We continued on through Jasper the rest of the day.  After leaving the park in late afternoon we turned on to Rt 40 to Grand Prairie, Alberta.  The road is very good most of the way.  You are in remote woodlands.  Logging is the major industry in the area.  Little signs of habitation are evident from the highway.  You really feel alone in the world.

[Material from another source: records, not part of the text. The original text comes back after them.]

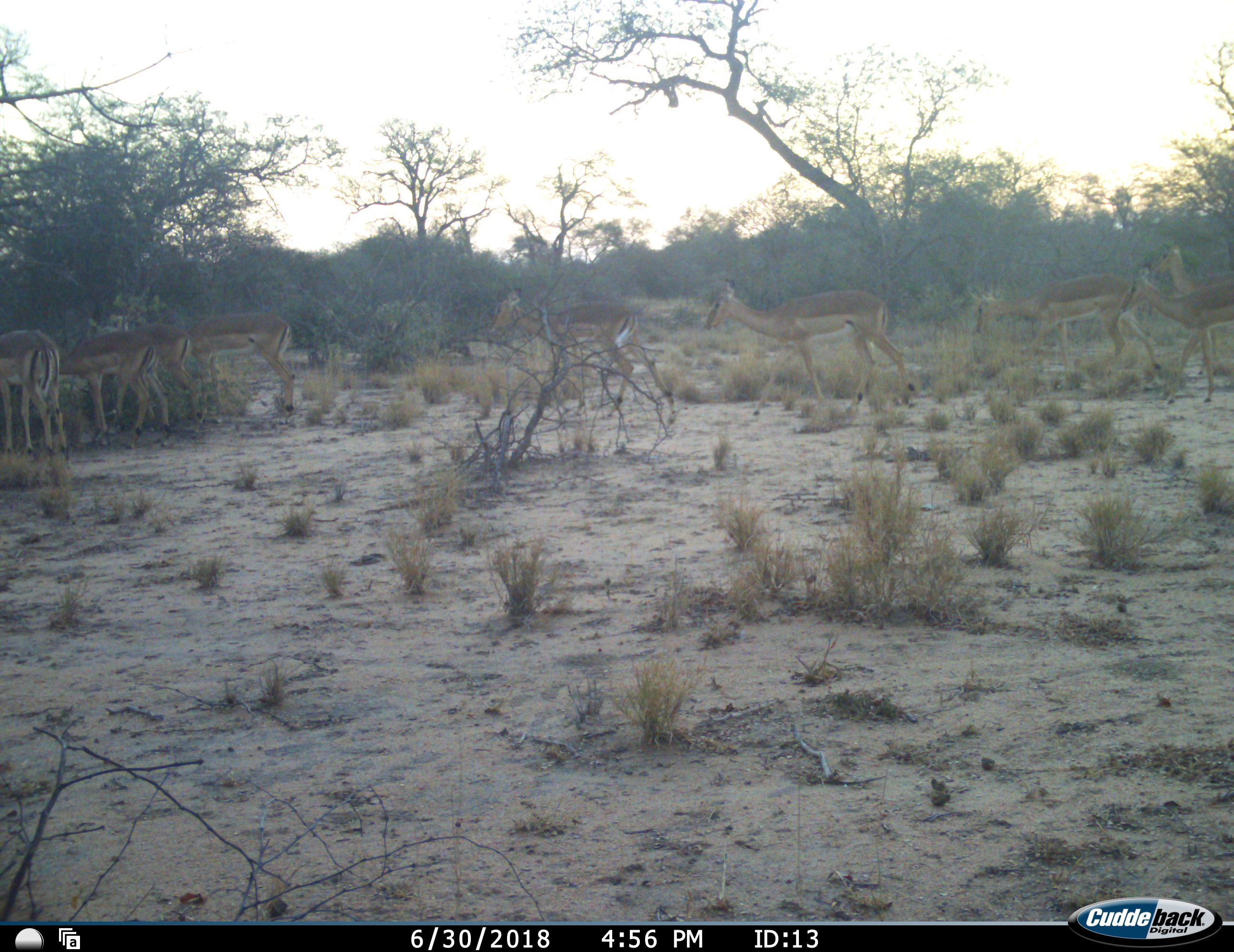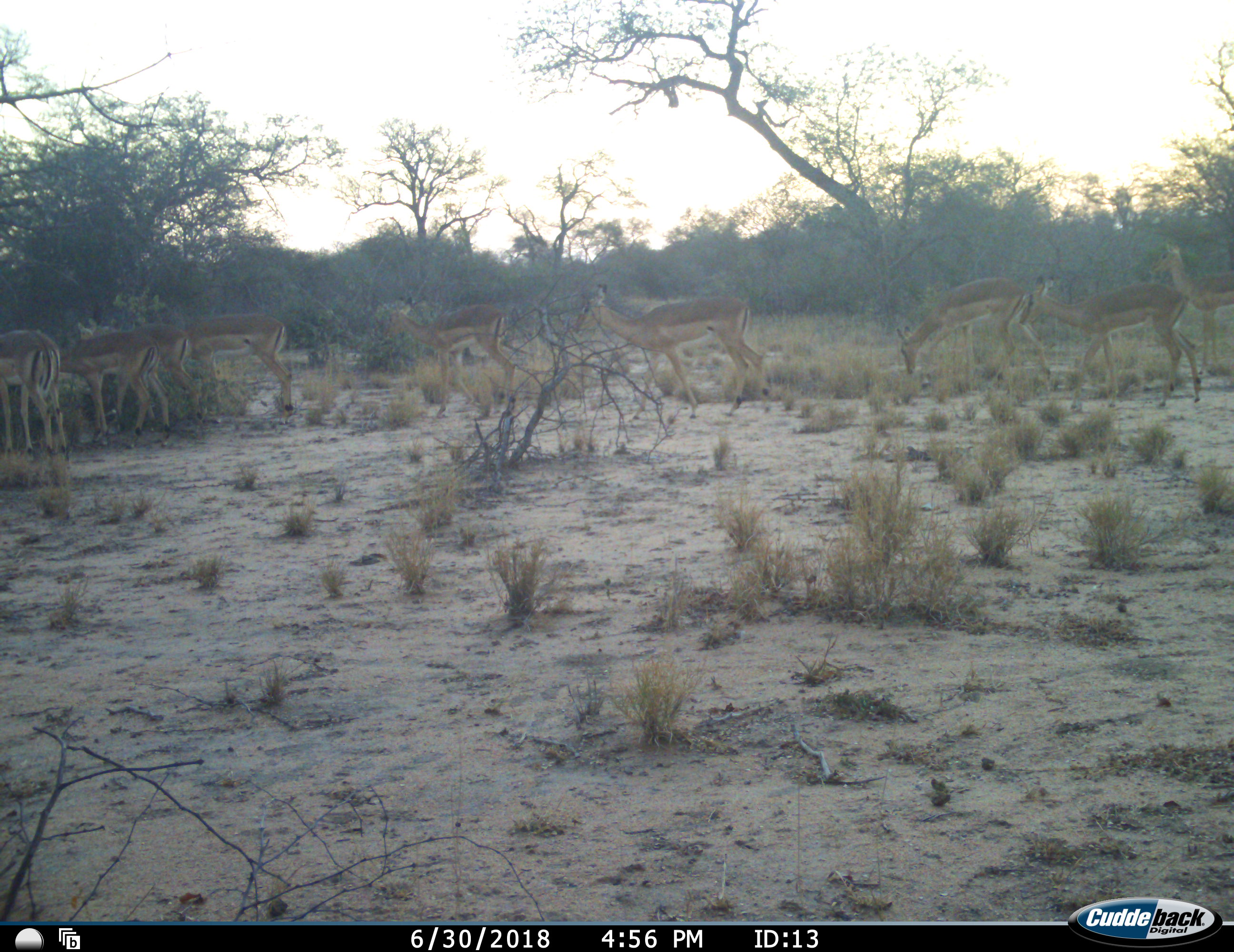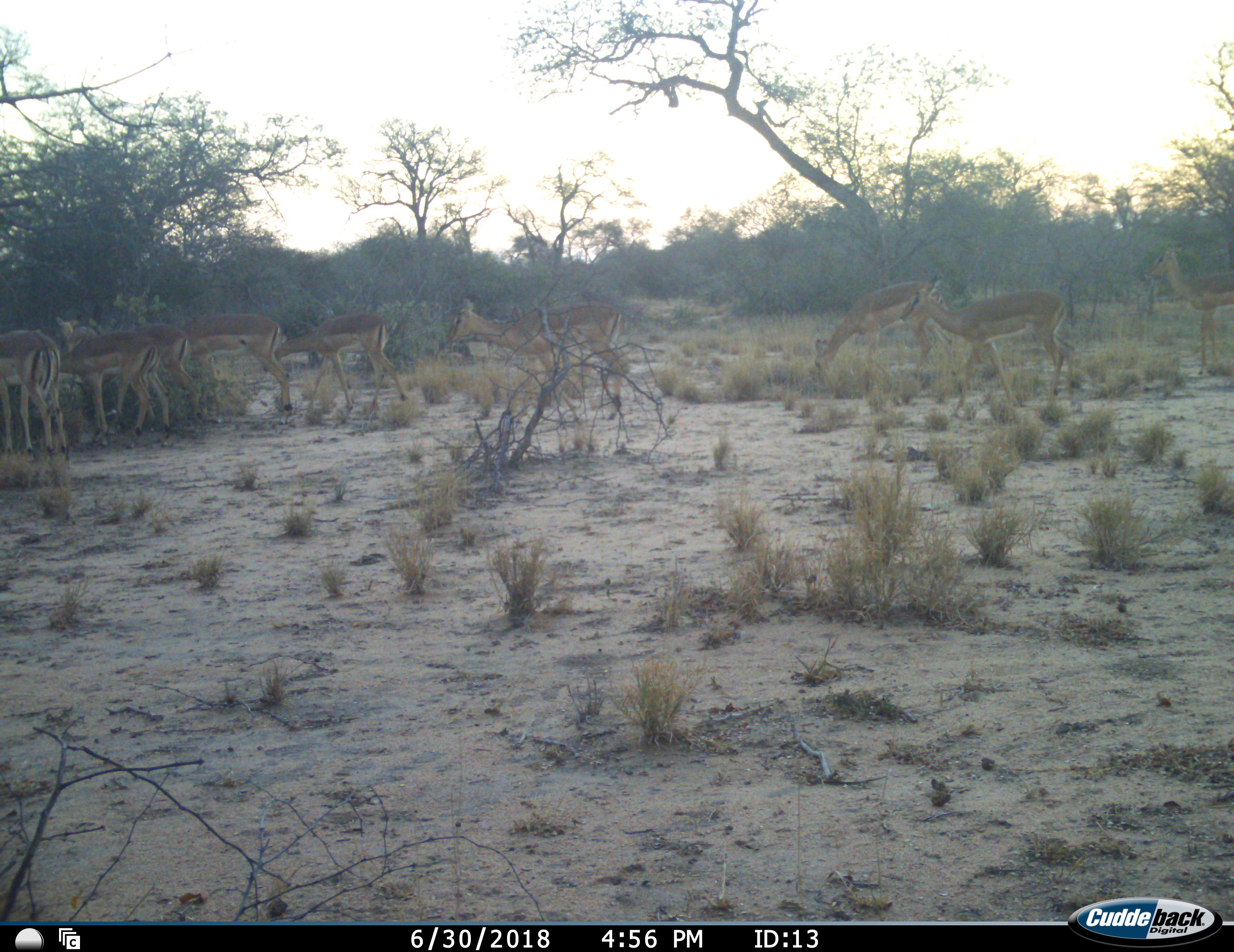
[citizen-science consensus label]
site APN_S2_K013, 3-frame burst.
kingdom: Animalia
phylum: Chordata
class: Mammalia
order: Artiodactyla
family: Bovidae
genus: Aepyceros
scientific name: Aepyceros melampus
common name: impala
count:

We stopped to watch a cow moose with her calf munching grass along a stream.  Darlie got some good close up video.  
Jasper Highway View

We made our camp in a municipal campground in Grande Cache, Alberta.  This small town was the site where the trappers in the early 1800s would store their beaver pelts until they could transport them out for sale.  They build stilt structures to store the pelts in.  They were called caches in French meaning a storage place.  It is raining tonight.  We feel cozy and warm in the old bread truck while listening to the rain on the roof.
Purple Vetch

I have to say at this point, driving to Alaska is the greatest RV adventure of all time.  This can’t be beaten anywhere in the world. The northern Rocky Mountains are beautiful beyond description.  I can only imagine what the next few weeks hold for us as we explore the great north country of Canada and Alaska.